§ EXTRACT PROVIDED
But new life came to Portarlington in the 1690s in the wake of the Williamite Wars. The Portarlington estates were confiscated from Sir Patrick Trant, a Jacobite, and granted to Henri de Massue (1648-1720), Marquis de Ruvigny and Earl of Galway.
Henri de Massue was a Huguenot and a former courtier in Versailles who had fled France as a religious refugee after the revocation of the Edict of Nantes. He invited other Huguenot refugees to settle on his new estate from 1692.
Lord Galway realised that the parish church in Lea was too far away and that his expanding town needed new places, he set about building not just one but two new churches in Portarlington.
Two churches and two schools were established: one of each for the French-speaking and English-speaking residents. But until the 19th century they remained, officially, chapels of ease to the original parish church 3 km outside Portarlington in the village of Lea.
Samuel Lewis, in his Topographical Dictionary of Ireland (1837), noted that the two churches built in Portarlington during the reign of William III were dedicated to Saint Michael and Saint Paul. They were endowed with a rent-charge of £40 late on lands in the area.
Saint Michael’s Church was for the English-speaking families and Saint Paul’s Church was to serve the French and Flemish families; in time, they became known as the ‘English Church’ and the ‘French Church.’
The income of the French Church was augmented with an annual grant of £50 voted by Parliament, while the former Board of First Fruits increased the stipend of the minister of the English Church to £100 per annum.

§ EXTRACTED ENTRIES
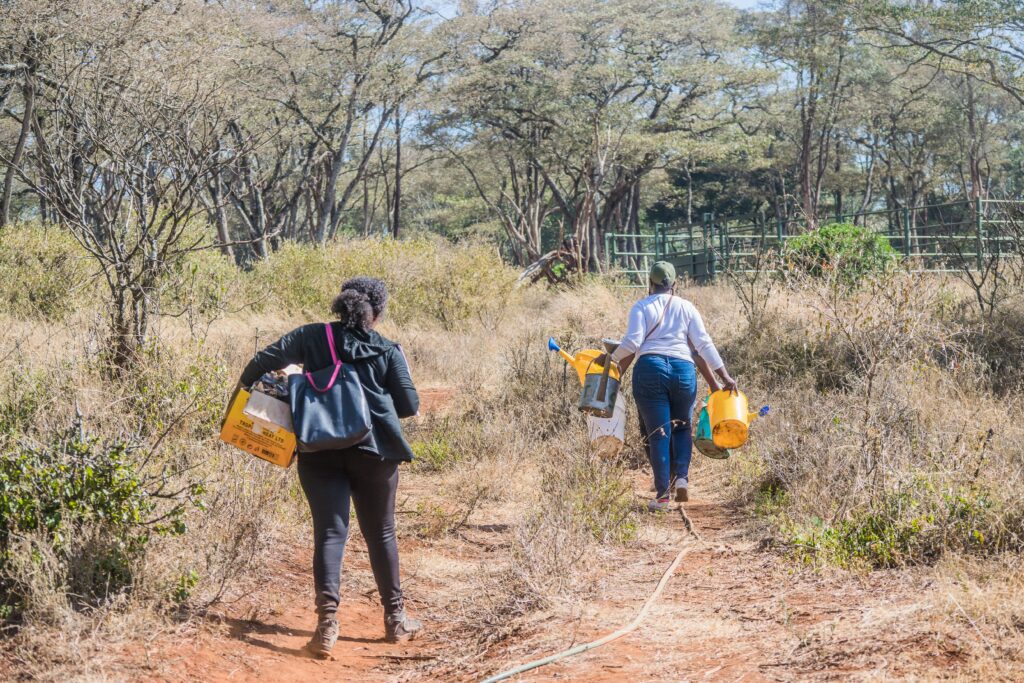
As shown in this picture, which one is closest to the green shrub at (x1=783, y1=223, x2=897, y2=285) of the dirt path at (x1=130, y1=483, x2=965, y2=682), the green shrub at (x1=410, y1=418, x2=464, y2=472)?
the green shrub at (x1=410, y1=418, x2=464, y2=472)

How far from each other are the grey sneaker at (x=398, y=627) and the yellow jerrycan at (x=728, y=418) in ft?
8.26

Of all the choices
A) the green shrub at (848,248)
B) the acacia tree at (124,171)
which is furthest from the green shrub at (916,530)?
the green shrub at (848,248)

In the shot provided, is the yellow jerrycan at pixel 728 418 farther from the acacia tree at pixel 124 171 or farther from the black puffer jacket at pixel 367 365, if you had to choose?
the acacia tree at pixel 124 171

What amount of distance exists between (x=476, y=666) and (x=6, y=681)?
171 cm

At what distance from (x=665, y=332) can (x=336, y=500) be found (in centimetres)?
270

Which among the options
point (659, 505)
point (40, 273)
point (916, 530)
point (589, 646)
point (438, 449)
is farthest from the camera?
point (40, 273)

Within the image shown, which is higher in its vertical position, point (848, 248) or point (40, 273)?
point (40, 273)

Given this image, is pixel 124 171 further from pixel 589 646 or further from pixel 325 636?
pixel 589 646

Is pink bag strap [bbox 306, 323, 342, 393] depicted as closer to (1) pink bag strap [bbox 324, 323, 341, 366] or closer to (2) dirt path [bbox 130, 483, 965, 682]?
(1) pink bag strap [bbox 324, 323, 341, 366]

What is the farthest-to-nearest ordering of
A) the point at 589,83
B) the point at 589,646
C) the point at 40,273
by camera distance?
the point at 589,83, the point at 40,273, the point at 589,646

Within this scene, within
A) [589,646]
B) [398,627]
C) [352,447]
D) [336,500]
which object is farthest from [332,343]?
[589,646]

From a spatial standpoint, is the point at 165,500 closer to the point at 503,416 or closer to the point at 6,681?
the point at 6,681

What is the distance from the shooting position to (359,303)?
452 cm

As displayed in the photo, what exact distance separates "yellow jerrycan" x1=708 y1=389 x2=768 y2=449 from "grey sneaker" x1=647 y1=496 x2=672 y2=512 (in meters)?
0.48
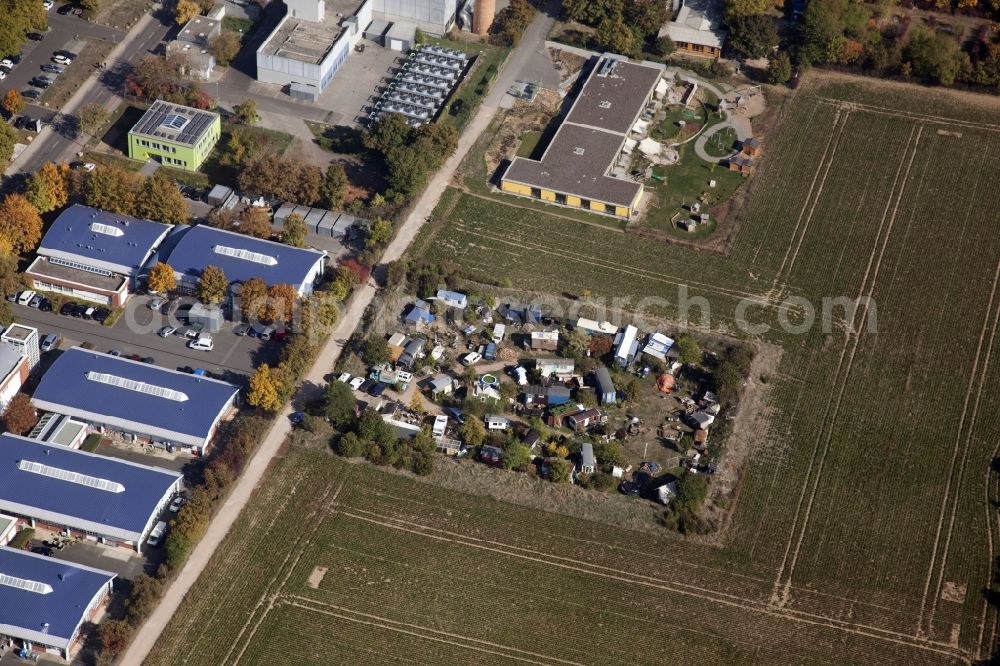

§ WHAT TO PRODUCE
Could you reproduce, word for word, the full passage above about Huguenot settlement and the two churches in Portarlington?

§ EXPECTED ANSWER
But new life came to Portarlington in the 1690s in the wake of the Williamite Wars. The Portarlington estates were confiscated from Sir Patrick Trant, a Jacobite, and granted to Henri de Massue (1648-1720), Marquis de Ruvigny and Earl of Galway.
Henri de Massue was a Huguenot and a former courtier in Versailles who had fled France as a religious refugee after the revocation of the Edict of Nantes. He invited other Huguenot refugees to settle on his new estate from 1692.
Lord Galway realised that the parish church in Lea was too far away and that his expanding town needed new places, he set about building not just one but two new churches in Portarlington.
Two churches and two schools were established: one of each for the French-speaking and English-speaking residents. But until the 19th century they remained, officially, chapels of ease to the original parish church 3 km outside Portarlington in the village of Lea.
Samuel Lewis, in his Topographical Dictionary of Ireland (1837), noted that the two churches built in Portarlington during the reign of William III were dedicated to Saint Michael and Saint Paul. They were endowed with a rent-charge of £40 late on lands in the area.
Saint Michael’s Church was for the English-speaking families and Saint Paul’s Church was to serve the French and Flemish families; in time, they became known as the ‘English Church’ and the ‘French Church.’
The income of the French Church was augmented with an annual grant of £50 voted by Parliament, while the former Board of First Fruits increased the stipend of the minister of the English Church to £100 per annum.